While Trump did release a statement on his Twitter at the end of May commemorating the "outstanding contribution LGBT people have made" and expressing solidarity with LGBTQ people persecuted abroad, his statement is in direct contrast with his policies at home.

In October 2018, the Trump administration announced that it will no longer provide visas for same-sex domestic partners of foreign U.S. diplomats and United Nations officials. At the time, the former U.S. Ambassador to the United Nations Samantha Power tweeted against the policy, calling it "needlessly cruel and bigoted."
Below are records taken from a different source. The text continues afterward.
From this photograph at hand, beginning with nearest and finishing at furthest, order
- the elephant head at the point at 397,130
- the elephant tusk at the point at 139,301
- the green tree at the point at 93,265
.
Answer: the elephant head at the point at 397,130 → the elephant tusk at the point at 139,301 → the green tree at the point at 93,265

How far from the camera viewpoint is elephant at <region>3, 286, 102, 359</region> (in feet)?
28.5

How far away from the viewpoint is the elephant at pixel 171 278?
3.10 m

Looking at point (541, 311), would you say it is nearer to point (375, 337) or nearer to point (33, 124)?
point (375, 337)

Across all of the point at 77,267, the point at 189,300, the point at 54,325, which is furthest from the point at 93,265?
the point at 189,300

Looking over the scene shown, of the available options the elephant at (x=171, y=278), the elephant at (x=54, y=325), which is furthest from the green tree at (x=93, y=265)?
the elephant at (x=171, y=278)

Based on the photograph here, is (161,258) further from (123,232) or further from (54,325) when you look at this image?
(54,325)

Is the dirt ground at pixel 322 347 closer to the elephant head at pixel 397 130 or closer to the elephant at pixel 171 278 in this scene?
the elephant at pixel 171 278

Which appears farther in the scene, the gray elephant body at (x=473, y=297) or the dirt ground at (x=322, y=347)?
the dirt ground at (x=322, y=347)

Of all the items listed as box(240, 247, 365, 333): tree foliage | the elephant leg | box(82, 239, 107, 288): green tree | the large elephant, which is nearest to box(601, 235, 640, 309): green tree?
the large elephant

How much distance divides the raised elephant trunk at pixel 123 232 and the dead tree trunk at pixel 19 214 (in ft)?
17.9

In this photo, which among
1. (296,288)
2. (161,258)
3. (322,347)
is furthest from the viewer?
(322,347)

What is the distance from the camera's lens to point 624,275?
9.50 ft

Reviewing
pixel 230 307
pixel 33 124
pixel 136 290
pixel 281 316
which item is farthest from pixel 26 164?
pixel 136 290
Perhaps Trump's most known anti-LGBTQ policy remains his ban on transgender individuals serving the military, which he announced in July 2017. Just this April, the Department of Defense announced that those wishing to join the military are immediately disqualified if they have been diagnosed with gender dysphoria and are taking hormones or have already undergone gender transition.

What's more, the Trump administration released a proposal earlier last month that would make it much harder for transgender patients to receive medical care. The Department of Health and Human Services proposed to roll back on an Obama-era policy that prohibited health care workers and health insurance agencies from discriminating on the basis of gender identity. Getting rid of the protections, as proposed by this administration, would allow medical providers to refuse to see transgender patients entirely, including for routine care, in addition to refusing care for transition-related reasons.

Despite this administration's seemingly verbal support for the LGBTQ community and a statement of solidarity by Trump kicking off Pride Month, it is clear from small changes like prohibiting embassies from flying the pride flag to larger policy shifts like the transgender military ban that this administration is anything but Proud.